連星カイパーベルト天体形成メカニズムの新仮説発表
タレコミ by yosuke
yosuke 曰く、
海王星軌道以遠には、太陽系形成時に惑星になりそこねた小天体(エッジワース・カイパーベルト天体[EKBO])が多数存在しています。EKBOは太陽系形成時の状態のままである考えられており、これを観測しその成り立ちを解明することは、惑星系形成論にとって重要です。最近の観測で、多くのEKBOは、比較的広くて高い離心率の軌道を持つ、質量の近い連星であることがわかり、その形成過程を解明することが焦点となっています。
東京大学の船渡氏をはじめとするグループによる、この連星カイパーベルト天体の形成のメカニズムについての新しい仮説がNature 2/5号に掲載されました。

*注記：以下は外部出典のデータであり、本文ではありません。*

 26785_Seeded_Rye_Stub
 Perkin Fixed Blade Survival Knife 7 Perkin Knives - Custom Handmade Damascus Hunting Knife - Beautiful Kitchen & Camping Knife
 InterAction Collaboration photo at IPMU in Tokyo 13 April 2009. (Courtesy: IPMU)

これまでは、2つの微惑星の衝突が、3つ目の微惑星または多数の小天体の影響下で起こったとする仮説が有力でした。今回の論文では、これらの仮説を否定し、3つの微惑星が衝突することなしに相互作用を行なうことで形成される、としています。
この仮説が正しければ、太陽系形成初期に、外縁部でも多数の微惑星が形成されたことを示せる、とのこと。今後の観測や研究に注目です。